Core Hydration water has a pH of approximately 7.4, which is technically just above neutral on the pH scale. Pure water sits at 7.0, and anything above that qualifies as alkaline, so yes, Core water is mildly alkaline. However, it’s far less alkaline than brands that market themselves as “alkaline water,” which typically range from pH 8.0 to 9.5 or higher.
What the 7.4 pH Actually Means
The pH scale runs from 0 (highly acidic) to 14 (highly alkaline), with 7.0 as perfectly neutral. Core Hydration’s pH of 7.4 is designed to mirror the natural pH of human blood, which hovers between 7.35 and 7.45. The company markets this as “perfectly balanced” rather than “alkaline,” positioning the product as body-compatible rather than therapeutic.
For comparison, most tap water falls between 6.5 and 8.5, depending on your municipality. Many popular bottled waters land between 6.5 and 7.5. So Core’s pH isn’t unusual. It’s squarely in the range most people already drink. If you’re specifically looking for high-alkaline water (pH 8.5+), Core isn’t it.
How Core Achieves Its pH
Core Hydration starts as purified water processed through reverse osmosis, which strips out virtually all dissolved minerals and contaminants. That process leaves the water slightly acidic, often around 5.0 to 6.0 pH. To bring it back up and add mineral content, three ingredients go back in: potassium bicarbonate, magnesium chloride, and calcium chloride. These serve double duty as electrolyte sources and pH adjusters. Potassium bicarbonate is the main driver of the alkalinity, since bicarbonate is a natural buffering agent.
The bottles themselves are made from 100% recycled PET plastic (excluding the cap and label) and are BPA-free.
Does Mildly Alkaline Water Do Anything Special?
Your body maintains blood pH within an extremely tight range regardless of what you drink. Your lungs and kidneys handle this automatically, and no water you consume will meaningfully shift your blood pH. That’s basic physiology, not a limitation of any particular product.

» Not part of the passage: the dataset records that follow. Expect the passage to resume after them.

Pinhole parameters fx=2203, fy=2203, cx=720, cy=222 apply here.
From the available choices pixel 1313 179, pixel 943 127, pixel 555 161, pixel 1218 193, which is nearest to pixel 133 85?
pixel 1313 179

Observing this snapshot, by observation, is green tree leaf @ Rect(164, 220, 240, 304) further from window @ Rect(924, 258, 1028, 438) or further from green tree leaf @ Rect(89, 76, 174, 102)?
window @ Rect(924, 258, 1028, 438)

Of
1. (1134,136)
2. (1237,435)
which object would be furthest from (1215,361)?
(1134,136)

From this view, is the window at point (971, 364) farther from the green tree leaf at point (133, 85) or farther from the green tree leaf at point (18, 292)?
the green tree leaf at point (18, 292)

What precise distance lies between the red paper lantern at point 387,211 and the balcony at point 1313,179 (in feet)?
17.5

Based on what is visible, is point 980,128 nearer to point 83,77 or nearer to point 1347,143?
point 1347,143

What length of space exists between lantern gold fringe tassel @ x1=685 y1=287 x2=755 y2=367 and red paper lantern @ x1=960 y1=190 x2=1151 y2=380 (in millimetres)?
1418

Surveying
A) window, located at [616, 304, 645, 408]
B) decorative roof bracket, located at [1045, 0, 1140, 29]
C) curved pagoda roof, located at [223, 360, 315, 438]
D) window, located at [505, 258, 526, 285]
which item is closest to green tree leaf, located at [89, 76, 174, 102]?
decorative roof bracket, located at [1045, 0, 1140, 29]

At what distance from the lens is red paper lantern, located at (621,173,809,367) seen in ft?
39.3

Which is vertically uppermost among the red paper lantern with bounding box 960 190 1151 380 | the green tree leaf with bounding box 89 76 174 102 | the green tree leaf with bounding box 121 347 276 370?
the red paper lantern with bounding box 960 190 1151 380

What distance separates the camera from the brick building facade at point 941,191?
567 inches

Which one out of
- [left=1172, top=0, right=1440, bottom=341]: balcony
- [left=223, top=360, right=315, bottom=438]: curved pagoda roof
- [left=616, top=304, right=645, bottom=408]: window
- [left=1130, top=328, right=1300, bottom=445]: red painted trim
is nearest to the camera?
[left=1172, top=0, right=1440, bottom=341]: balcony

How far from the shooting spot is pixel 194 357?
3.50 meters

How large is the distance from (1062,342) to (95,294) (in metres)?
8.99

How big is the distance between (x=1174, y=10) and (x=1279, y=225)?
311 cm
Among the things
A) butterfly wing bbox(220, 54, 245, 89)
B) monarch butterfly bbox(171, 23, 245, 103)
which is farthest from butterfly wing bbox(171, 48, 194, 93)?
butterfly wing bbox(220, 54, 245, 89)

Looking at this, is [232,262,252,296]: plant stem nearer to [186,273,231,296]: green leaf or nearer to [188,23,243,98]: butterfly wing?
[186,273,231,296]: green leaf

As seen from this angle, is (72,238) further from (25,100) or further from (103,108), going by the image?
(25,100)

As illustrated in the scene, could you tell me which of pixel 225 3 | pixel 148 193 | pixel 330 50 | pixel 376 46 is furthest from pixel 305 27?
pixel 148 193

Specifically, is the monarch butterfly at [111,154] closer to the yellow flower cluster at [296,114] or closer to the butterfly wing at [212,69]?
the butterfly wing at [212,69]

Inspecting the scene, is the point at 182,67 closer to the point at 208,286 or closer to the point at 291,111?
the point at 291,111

Where alkaline water gets more interesting is in the stomach. A lab study found that water at pH 8.8 permanently deactivated pepsin, the enzyme responsible for the burning damage in acid reflux. It also buffered hydrochloric acid more effectively than regular water. But that research used water more than a full pH point higher than Core’s 7.4, so those findings don’t directly apply here.
A study involving 36 male soccer players tested hydration effects of mineral-rich alkaline water over seven days. Athletes drinking the alkaline, low-mineral water showed better hydration markers in their urine and more efficient processing of lactate (the compound that builds up during intense exercise and contributes to fatigue). Total body water didn’t change between groups, though. The takeaway: alkaline mineral water may offer small advantages during high-intensity athletics, but it doesn’t fundamentally change how hydrated you are day to day.
Core vs. True Alkaline Water Brands
The bottled water market splits roughly into three tiers by pH:
- Neutral range (6.5 to 7.5): Most tap water, Dasani, Aquafina, and Core Hydration at 7.4
- Moderately alkaline (7.5 to 8.5): Fiji, some spring waters
- High alkaline (8.5+): Essentia (pH 9.5), Real Water, and other brands specifically marketed as alkaline
Core sits at the top of the neutral range. If your goal is simply clean-tasting water with added electrolytes and a body-friendly pH, Core delivers that. If you’re chasing the specific claims associated with high-alkaline water (whether or not those claims hold up), you’d need a product with a significantly higher pH.
What You’re Really Paying For
The practical value of Core Hydration comes from the reverse osmosis purification and the mineral blend, not the slight alkalinity. Reverse osmosis removes contaminants like lead, arsenic, and nitrates to levels well below FDA bottled water standards. The added potassium, magnesium, and calcium provide trace electrolytes that pure reverse osmosis water would otherwise lack.
The 7.4 pH is a marketing differentiator more than a health feature. It’s a perfectly fine pH for drinking water, but it’s not meaningfully different from what flows out of most kitchen taps. The minerals and the purity are the real product. The pH number on the label is just an easy story to tell.